Here’s the history: In 2007, the Supreme Court ruled that the EPA, under the provisions of the Clean Air Act, cannot refuse to regulate greenhouse gas emissions. In mid-2008, the EPA began investigating the implications of considering GHGs pollutants, and it issued an Advance Notice of Proposed Rulemaking. The Department of Agriculture, in turn, indicated that farmers with herds larger than 25 dairy cattle or 50 beef cattle would have to buy permits for their methane emissions.
By November of last year, farmers were apoplectic. The American Farm Bureau calculated that the tax would cost $175 per dairy cow, $87.50 per beef cow and $21.87 per hog. Mark Maslyn, the AFB’s executive director for public policy, said, “Steep fees associated with this action would force many producers out of business. The net result would likely be higher consumer costs for milk, beef and pork.”
Briefly, the furor calmed. But recently, the EPA said it would fast-track the process of regulating greenhouse gas emissions—which would mean at sources of emissions. Hence, the anti-“cow tax” bill, a pre-emptive strike.
Blocking such a tax is exceptionally short-sighted and simply a bad idea.
In its discussion of agricultural emissions, the EPA document suggests:
The only means of controlling such emissions would be through limiting production, which would result in decreased food supply and radical changes in human diets.
The assumed response, which Sens. Thune and Schumer are hoping to play to is, “Oh no!”
But the document is wrong, and even if it was right, it wouldn’t be such a bad thing.
First, taxes on emissions don’t necessarily lead to reduced uses of emissions-emitting items, be they cows or cars. Instead, production methods can change. Experts at the UK’s Institute of Grassland and Environmental Research note that if farmers grew grasses with high sugar levels, such as white clover and birdsfoot trefoil, they could cut emissions markedly. Such feed is far easier for animals to digest, so they belch less, emitting less methane. German scientists are working to develop a pill that could do the same thing. Without a tax, there is a far smaller incentive to develop and test such projects.

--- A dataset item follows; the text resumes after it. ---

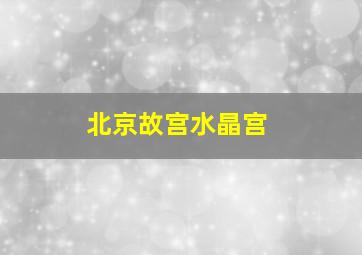 北京故宫水晶宫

Even if the document was correct, and controlling emissions could only be done by limiting beef production or changing the American diet, would that be such a calamity?
As we’ve seen, switching from meat to a Mediterranean diet, even just a couple of days a week, can effect massive reductions in per-capita greenhouse gas emissions. According to research published in the journal Earth Interactions, even poultry produces 1/60th the GHG emissions per calorie that beef does.
So switching off beef is probably the single quickest, most effective action a person can take to reduce one’s emissions footprint. Reams of medical studies have also shown that vegetarian diets are far healthier than ones laden with beef.
Ireland is also contemplating a similar tax in order to meet its emissions targets. Meanwhile U.S. senators, placating lobbyists, are actually considering banning the tax. That doesn’t seem so smart.